Smaller regional lenders have moved even further: several rural commercial banks in Yunnan province have listed three-month large CDs at below 1%. Five-year large CDs have largely disappeared from many banks’ mobile apps, leaving two-year and shorter products as the longest-term options visible to retail customers.
Banking analysts point to a combination of central-bank policy and internal balance-sheet management as the drivers.
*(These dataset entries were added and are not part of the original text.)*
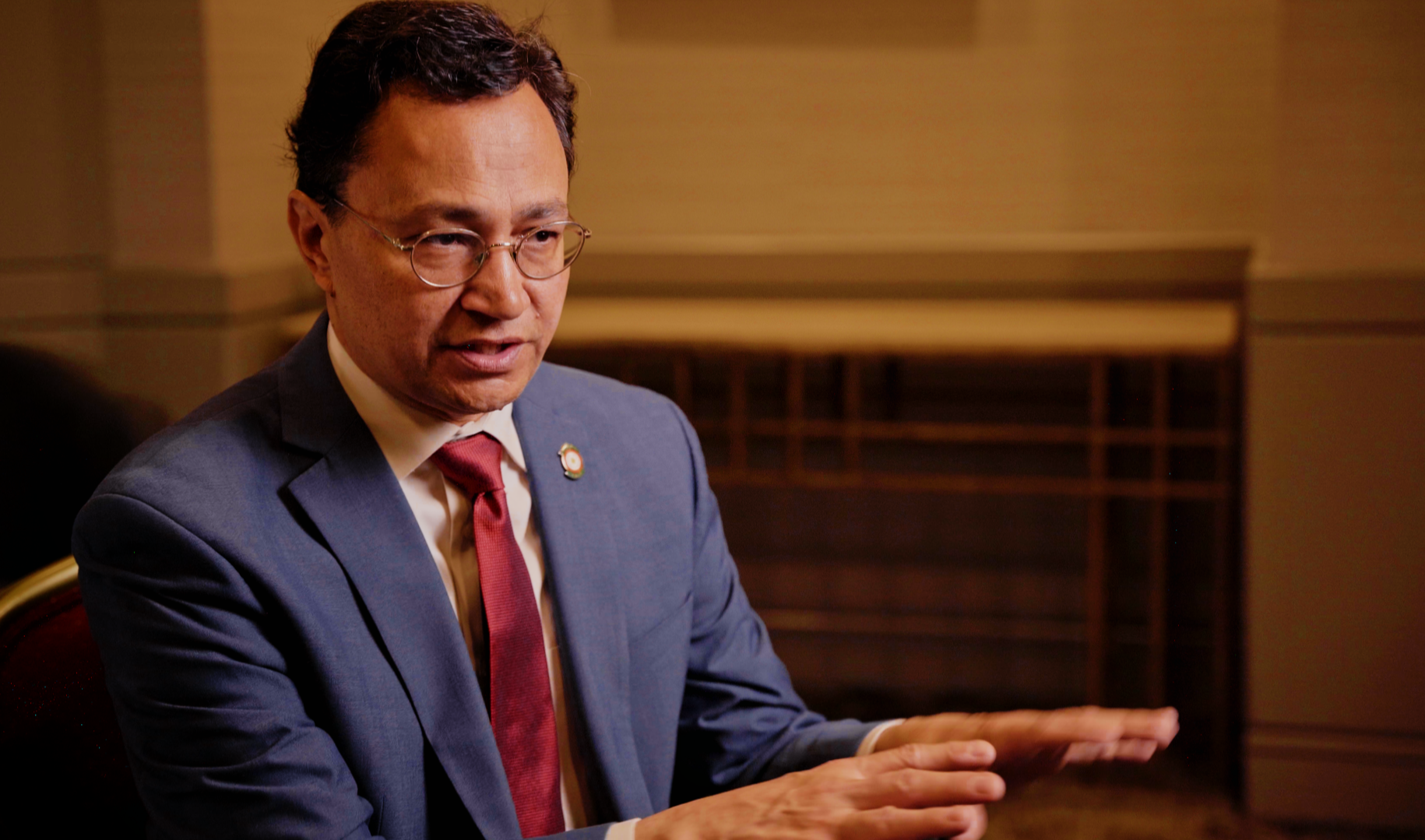 A man in a suit and tie sitting at a table, gesturing with his hands during a conversation or interview.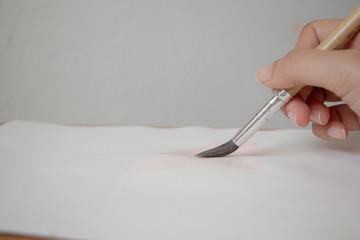 Hand holding paint brush on paper. Artist paints a picture.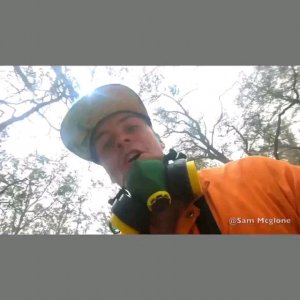 r/australia - Bloke finds a Joey whilst putting out fires, wholesome.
The People’s Bank of China has enacted structural rate cuts and reserve requirement ratio reductions, loosening funding costs; at the same time banks are trying to stabilise net interest margins by tightly managing the price and volume of relatively expensive funding tools such as large CDs.
“Large-denomination CDs are active liabilities with typically higher prices and good liquidity, so banks are inclined to manage their issuance strictly to stabilise operations and ease NIM pressure,” says Wang Yifeng, chief analyst for financials at Everbright Securities. The shift reflects a trade-off between keeping wholesale-like retail funding available and reducing interest expense.
For household savers the change is direct and unwelcome: returns on short-term, ostensibly safe products are now lower than before, nudging investors toward other yield sources. The deputy director of the National Financial and Development Laboratory, Zeng Gang, has advised households to diversify away from medium- and long-term time deposits and to match investments with risk tolerance, signalling a recognition that deposit products will not be the reliable yield anchor they once were.
The move has wider implications. Lower deposit rates compress bank margins but also lower the cost of funding for credit growth, reinforcing official efforts to stimulate the economy via cheaper liquidity. Internationally, falling domestic deposit yields may push yield-seeking capital towards higher-return assets at home—equities, shadow-banking products—or abroad, with consequences for asset prices, leverage and cross-border flows.
Regulators and banks will need to balance several risks: protecting retail confidence and preventing a rush into opaque wealth products, keeping banks’ profitability sustainable, and ensuring easier funding translates into genuine credit support for businesses. Watch for continued shrinkage in long-term deposit issuance and further downward pressure on term deposit rates if the PBOC sustains easing measures.